What makes this an irritation rather than the workings of an intense battle system is that fighting feels clumsy a lot of the time. AI is pretty poor across the board, the workings of the cover system are occasionally laughably clunky and the difficulty level is occasionally poorly managed.
Still, there is fun to be had. As your character (and any troop members who don’t bleed out onto the grass) levels-up, you earn new abilities. Some are quasi-magical, making little sense within the relatively low-tech game world, but these are the best of the lot.
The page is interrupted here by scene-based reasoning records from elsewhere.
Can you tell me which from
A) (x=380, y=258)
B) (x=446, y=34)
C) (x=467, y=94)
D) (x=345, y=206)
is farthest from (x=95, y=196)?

You can lift enemies into the air, making them helpless and so vulnerable that even your idiotic squad members will be able to hit them, or knock them over with a power blast – hints of the Mass Effect games are in evidence here.
The combat excels in The Bureau: XCOM Declassified’s minor missions - shorter alien encounters that add a pleasant punctuation between the game’s longer (often slightly laborious) story missions. The longer type often too clearly distils into a repetitive series of encounters, strung together by not all that much.
However, even this becomes less of an issue once you’re tuned into the rhythm of the game. Mastering The Bureau: XCOM Declassified is a little like learning a broken instrument. You’ll spend a while angrily thinking “this bloody thing’s just broken” as you encounter the game’s many wonky bits. But when it clicks into place, there’s still much satisfaction to be had.
After 10 hours or so of blasting and listening to your colleague’s dull ramblings, you’ll be done with The Bureau: XCOM Declassified. However, this isn’t a game you’d want to hang around with for a great deal longer.
It’s a curious, dysfunctional game that those who don’t play every AAA game under the sun should probably avoid. Its successes happen in spite of itself, but there are deliciously unhinged parts that remind of something like Earth Defense Force 2017 (even if The Bureau has nothing of that game’s sense of abandon).
The Bureau: XCOM Declassified is an odd action game that borrows style and gameplay elements from a host of sources, and doesn’t join them together particularly well. However, the battle system is eventually enjoyable, making it worth a look for alien obsessives who have already played the mounds of better games released this year – not that many, then.